Ainda nesta segunda-feira, o presidente brasileiro recebe outros 59 chefes de Estado ou de governo em reunião pedida pelo Brasil para discutir a Ação Mundial contra a Fome e a Pobreza.
Desigualdades
Lula disse que a globalização "aumentou a distância entre ricos e pobres, acirrou assimetrias e aprofundou desigualdades".
"A suposta racionalidade desta globalização não satisfaz os interesses das maiorias. Os desafios e dilemas de nossas sociedade planetária exigem soluções integradas e vontade comum", disse o presidente.
"Sabemos que o mercado é importante estímulo à produção e à alocação de recursos, mas os mecanismos de mercado não são capazes, por si mesmo, de assegurar o fim das desigualdades e injustiças. Em alguns casos, (os mercados) podem mesmo agravá-las."

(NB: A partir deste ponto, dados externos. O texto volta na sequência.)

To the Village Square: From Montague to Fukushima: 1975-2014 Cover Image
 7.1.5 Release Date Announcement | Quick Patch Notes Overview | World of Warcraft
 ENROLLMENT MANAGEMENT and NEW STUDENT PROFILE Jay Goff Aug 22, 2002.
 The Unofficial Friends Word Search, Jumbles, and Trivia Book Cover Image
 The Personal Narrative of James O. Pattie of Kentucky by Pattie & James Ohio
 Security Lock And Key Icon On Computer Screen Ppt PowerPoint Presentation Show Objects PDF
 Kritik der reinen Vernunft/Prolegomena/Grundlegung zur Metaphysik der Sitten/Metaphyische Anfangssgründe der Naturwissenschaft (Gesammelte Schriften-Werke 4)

Lula defendeu o fortalecimento do sistema multilateral das Nações Unidas para responder aos desafios da atualidade.
Comércio
O presidente também destacou a importância de regras de comércio justas para promover o desenvolvimento e aproveitou para criticar os subsídios à agricultura e barreiras a produtos agrícolas nos países ricos.
"Globalização justa significa regimes multilaterais mais eficazes, transparentes e democráticos: regimes que remunerem a maior competitividade dos agricultores, grandes e pequenos, nos países em desenvolvimento ao eliminar as barreiras que restringem o acesso aos mercados dos países ricos."
Lula advertiu para o risco de os países em desenvolvimento acabarem prejudicados pelas reformas que estão sendo feitas na economia munidal.
"(As reformas) não devem servir de pretexto para a imposição de cláusulas comerciais protecionistas que terminam por prejudicar precisamente aqueles a que se pretende defender."